### Problem description
Your task is to repeat all of the data exactly while excluding the pictures.

### Data block
▼

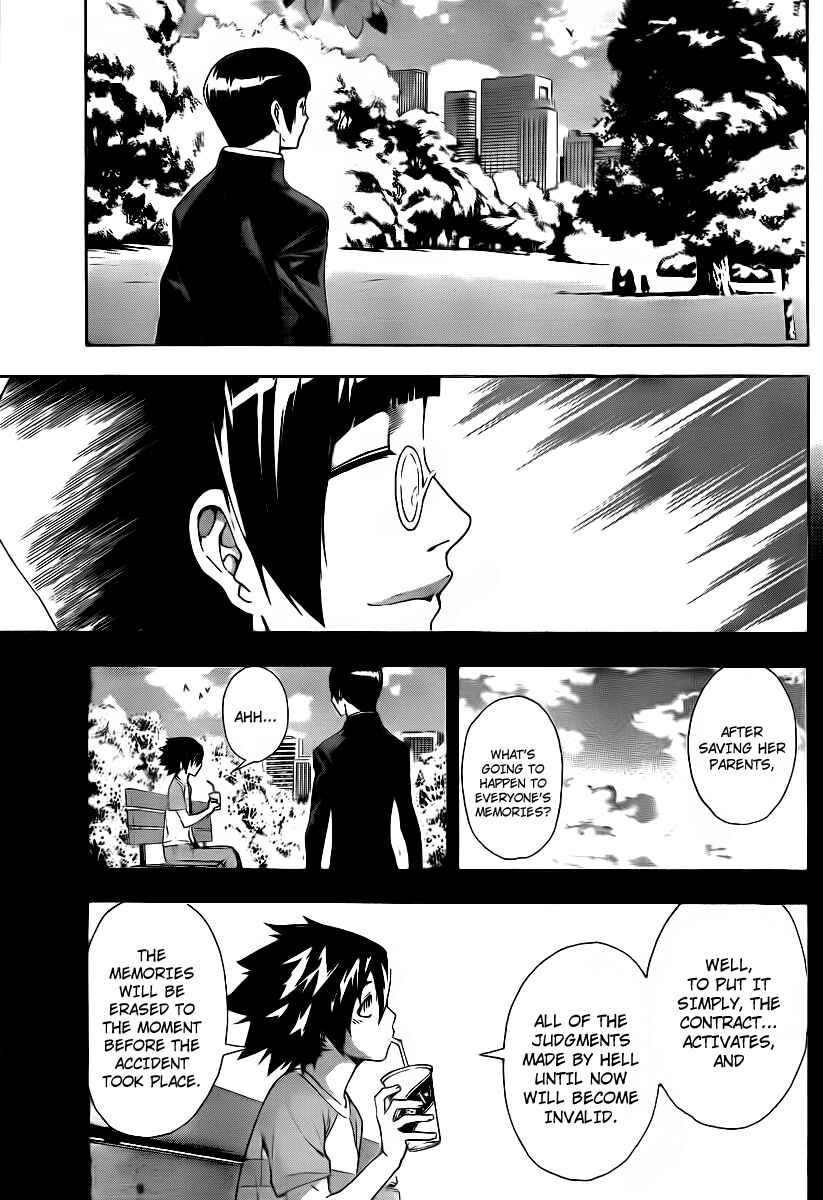 Page 9 Chapter 82 Defense Devil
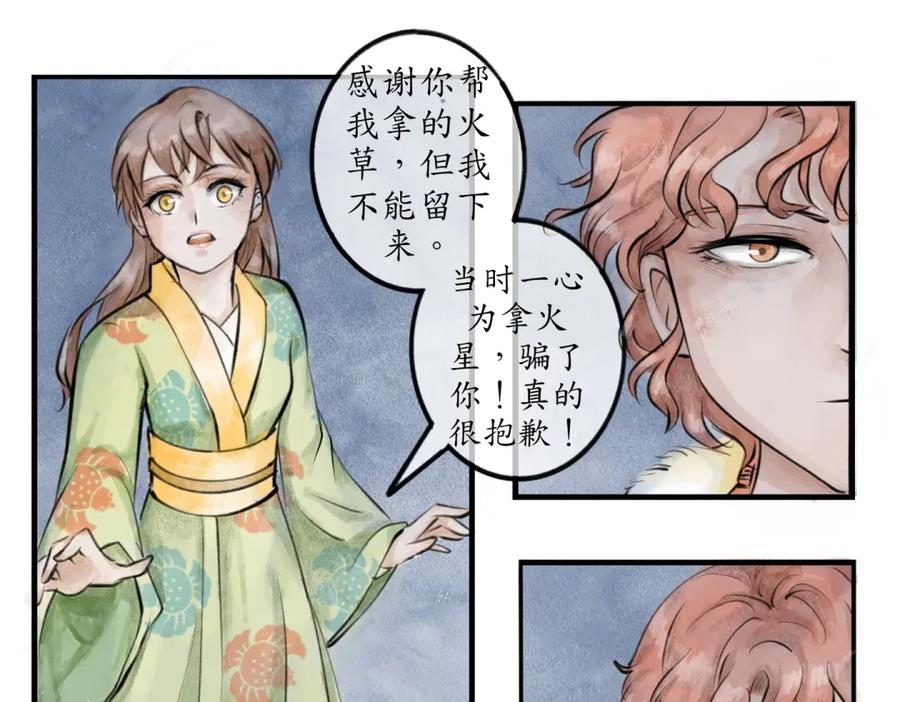《时之舞》第三十四话 情敌 第33页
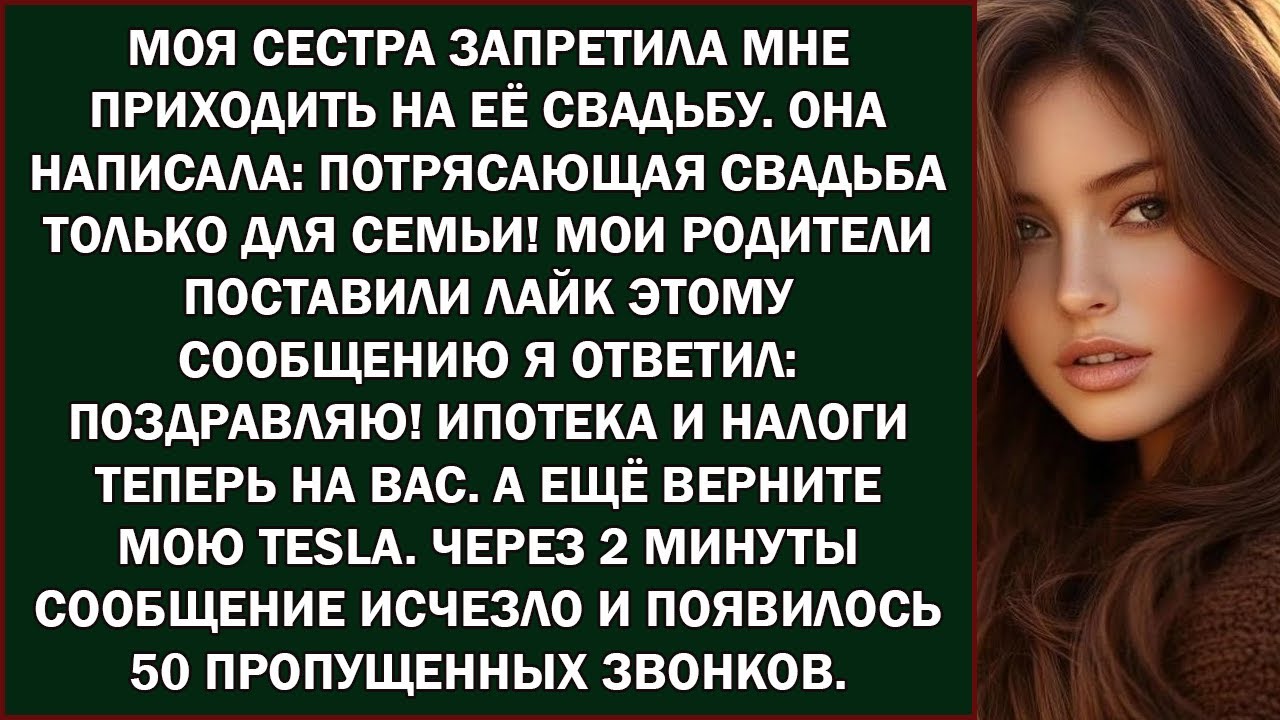 моя сестра запретила мне приходить на её свадьбу  она написала сообщение  «потрясающая свадьба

▲

### Written response
 Page 9 Chapter 82 Defense Devil
《时之舞》第三十四话 情敌 第33页
 моя сестра запретила мне приходить на её свадьбу  она написала сообщение  «потрясающая свадьба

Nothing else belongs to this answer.